• [GIVEN TASK 1]
In the forum thread about protection dogs, write out the passage starting at "## kiwilrdg (Aug" and ending at "you want several?", swapping "folks" for "members".
** START PAGE EXTRACT **
# Personal Protection GSD's? Canada?



## hitman1234455 (Jul 27, 2011)

Hi, just wanted to know where to buy personal Protection GSD's in Canada Ontario.


----------



## Emoore (Oct 9, 2002)

Your name is hitman




And you want a PPD.


----------



## Castlemaid (Jun 29, 2006)

Hmmmmm . . . . Don't know. Odd username.


----------



## ShenzisMom (Apr 27, 2010)

The word around town is Dave is the best. I went up a few days ago and picked up Renegade, here is a few pictures of him.














You should talk to Dave. He'll set you up with a great dog that will completely fulfill your needs.

:hammer:


----------



## kiwilrdg (Aug 26, 2010)

There are things that one should not delve into by jumping in. PPDs is one thing like that.

It is better to ask a few basic questions first so folks can find out why you want a PPD. That will also give you a feel for if you are asking the right people.


----------



## carmspack (Feb 2, 2011)

you want several?


Carmen
Carmspack Working German Shepherd Dogs


----------



## hitman1234455 (Jul 27, 2011)

I have a one GSD i just want another one.


----------



## BR870 (May 15, 2011)

IMO the kind of person that is experienced enough does not need to ask where to get one...

JMHO


----------



## carmspack (Feb 2, 2011)

tell us what this first one is like .
Carmen


----------



## Anja1Blue (Feb 27, 2008)

carmspack said:


> tell us what this first one is like .
> Carmen


And it would help also if you would give us some idea of why you want a PPD - they aren't for everyone (you have to consistently keep up the training for the life of the dog) and there is a lot of potential liability in owning one. 
___________________________________
Susan

Anja SchH3 GSD
Conor GSD
Blue BH WH T1 GSD - waiting at the Bridge :angel:


----------
** END PAGE EXTRACT **
** START ENTRIES PROVIDED **
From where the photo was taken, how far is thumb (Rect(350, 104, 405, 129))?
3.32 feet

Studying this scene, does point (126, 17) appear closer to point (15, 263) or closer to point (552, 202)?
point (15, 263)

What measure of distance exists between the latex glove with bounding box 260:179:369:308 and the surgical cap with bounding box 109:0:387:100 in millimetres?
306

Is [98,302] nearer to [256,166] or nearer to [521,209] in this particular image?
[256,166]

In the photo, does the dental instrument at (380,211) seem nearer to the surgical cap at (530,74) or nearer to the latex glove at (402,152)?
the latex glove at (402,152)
** END ENTRIES PROVIDED **
** START ENTRIES PROVIDED **
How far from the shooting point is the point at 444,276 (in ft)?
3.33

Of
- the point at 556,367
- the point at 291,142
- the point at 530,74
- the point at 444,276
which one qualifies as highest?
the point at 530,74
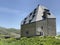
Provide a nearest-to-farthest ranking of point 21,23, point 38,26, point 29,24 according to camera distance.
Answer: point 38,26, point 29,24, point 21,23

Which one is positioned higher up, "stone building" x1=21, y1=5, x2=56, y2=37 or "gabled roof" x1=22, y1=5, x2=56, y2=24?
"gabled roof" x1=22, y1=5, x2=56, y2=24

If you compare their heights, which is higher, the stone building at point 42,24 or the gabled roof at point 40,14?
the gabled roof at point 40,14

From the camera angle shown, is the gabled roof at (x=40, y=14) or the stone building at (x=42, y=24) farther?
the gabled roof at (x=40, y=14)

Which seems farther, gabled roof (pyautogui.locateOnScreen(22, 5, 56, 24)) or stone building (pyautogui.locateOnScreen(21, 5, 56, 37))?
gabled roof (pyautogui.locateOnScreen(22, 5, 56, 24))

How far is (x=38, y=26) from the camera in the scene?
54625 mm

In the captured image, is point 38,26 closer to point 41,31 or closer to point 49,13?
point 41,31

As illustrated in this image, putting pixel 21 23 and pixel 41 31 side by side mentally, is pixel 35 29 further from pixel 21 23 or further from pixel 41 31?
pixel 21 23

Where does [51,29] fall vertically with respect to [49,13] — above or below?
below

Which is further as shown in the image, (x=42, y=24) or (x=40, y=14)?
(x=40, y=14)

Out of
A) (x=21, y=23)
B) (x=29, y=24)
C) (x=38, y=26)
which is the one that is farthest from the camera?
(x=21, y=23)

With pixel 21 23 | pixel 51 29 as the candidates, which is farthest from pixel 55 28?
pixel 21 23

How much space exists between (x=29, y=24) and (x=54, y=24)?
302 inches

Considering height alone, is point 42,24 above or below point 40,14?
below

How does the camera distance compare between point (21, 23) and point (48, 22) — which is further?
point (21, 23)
** END ENTRIES PROVIDED **
** START ENTRIES PROVIDED **
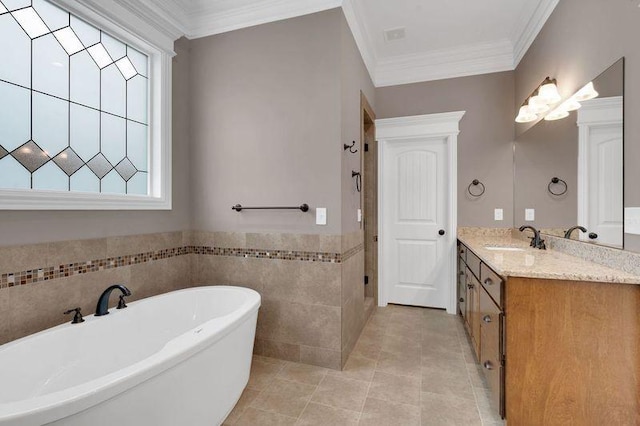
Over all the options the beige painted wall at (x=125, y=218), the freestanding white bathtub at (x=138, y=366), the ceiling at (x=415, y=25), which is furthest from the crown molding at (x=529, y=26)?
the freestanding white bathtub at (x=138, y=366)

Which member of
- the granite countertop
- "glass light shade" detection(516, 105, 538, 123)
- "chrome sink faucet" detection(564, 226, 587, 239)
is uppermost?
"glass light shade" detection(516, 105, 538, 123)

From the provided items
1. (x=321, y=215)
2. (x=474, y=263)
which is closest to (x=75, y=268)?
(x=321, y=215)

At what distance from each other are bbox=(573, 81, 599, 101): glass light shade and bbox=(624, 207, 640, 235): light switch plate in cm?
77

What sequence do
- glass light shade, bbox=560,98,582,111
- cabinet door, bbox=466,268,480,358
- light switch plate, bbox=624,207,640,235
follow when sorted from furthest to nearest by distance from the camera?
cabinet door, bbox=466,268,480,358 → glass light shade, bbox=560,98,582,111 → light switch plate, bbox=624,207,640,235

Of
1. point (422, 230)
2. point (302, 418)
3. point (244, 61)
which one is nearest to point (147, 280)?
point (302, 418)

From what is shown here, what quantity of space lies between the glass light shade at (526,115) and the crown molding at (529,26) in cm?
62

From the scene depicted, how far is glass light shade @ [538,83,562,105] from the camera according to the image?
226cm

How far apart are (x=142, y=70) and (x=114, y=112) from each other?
** END ENTRIES PROVIDED **
• [GIVEN TASK 2]
Present the lines of the rows starting at the line containing "From what is" and ending at the line containing "How far apart" as a numbered list, leaving out blank lines.

• [COMPLETE RESPONSE 1]
## kiwilrdg (Aug 26, 2010)

There are things that one should not delve into by jumping in. PPDs is one thing like that.

It is better to ask a few basic questions first so members can find out why you want a PPD. That will also give you a feel for if you are asking the right people.


----------



## carmspack (Feb 2, 2011)

you want several?

• [COMPLETE RESPONSE 2]
1. From what is shown here, what quantity of space lies between the glass light shade at (526,115) and the crown molding at (529,26) in cm?
2. 62
3. From the scene depicted, how far is glass light shade @ [538,83,562,105] from the camera according to the image?
4. 226cm
5. How far apart are (x=142, y=70) and (x=114, y=112) from each other?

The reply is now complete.